Miriam lives a secret life throughout her entire marriage to Saul, trying to fulfill the religious idea she learned from him, tikkun olam, or "repairing the world" and "reuniting its shards."
In momentary flashbacks by Miriam, we glimpse a scene of a crashed car with shattered glass, apparently the basis of an underlying hurt she has been suffering since childhood, perhaps the death of her parents.
Saul's son, Aaron, grows unsure of the Judaism foisted on him by his father, and in trying to find a faith he personally believes in, he becomes a Hare Krishna after meeting a woman named Chali in the park.

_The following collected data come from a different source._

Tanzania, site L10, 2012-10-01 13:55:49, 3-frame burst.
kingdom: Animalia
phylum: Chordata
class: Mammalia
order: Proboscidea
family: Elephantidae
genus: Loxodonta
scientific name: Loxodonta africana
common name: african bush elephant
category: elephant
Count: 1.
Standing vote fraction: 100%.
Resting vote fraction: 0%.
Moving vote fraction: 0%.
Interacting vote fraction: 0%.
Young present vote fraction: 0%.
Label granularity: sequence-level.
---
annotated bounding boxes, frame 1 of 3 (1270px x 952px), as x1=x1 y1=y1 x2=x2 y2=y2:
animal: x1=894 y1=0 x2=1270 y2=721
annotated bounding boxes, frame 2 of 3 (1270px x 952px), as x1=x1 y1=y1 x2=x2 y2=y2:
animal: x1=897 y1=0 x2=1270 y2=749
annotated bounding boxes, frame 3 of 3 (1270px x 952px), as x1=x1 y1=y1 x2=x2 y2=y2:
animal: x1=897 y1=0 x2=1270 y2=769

Saul's obsession with his daughter's gift and the opportunities it presents to him consume him to the point that he is callously ignorant of the collapse of his family around him — his son's interest in Hinduism, which soon comes between him and his father, and his wife's psychological problems suddenly thrust upon him.
In the final scene, Eliza, on the verge of winning the national spelling bee, and now empowered with the ability to heal her family, deliberately misspells the word origami, thereby losing the competition.
But family healing is implied in the final scene in which Eliza purposely loses the National Spelling Bee, a sacrifice drawing upon the spiritual connection she made the night before.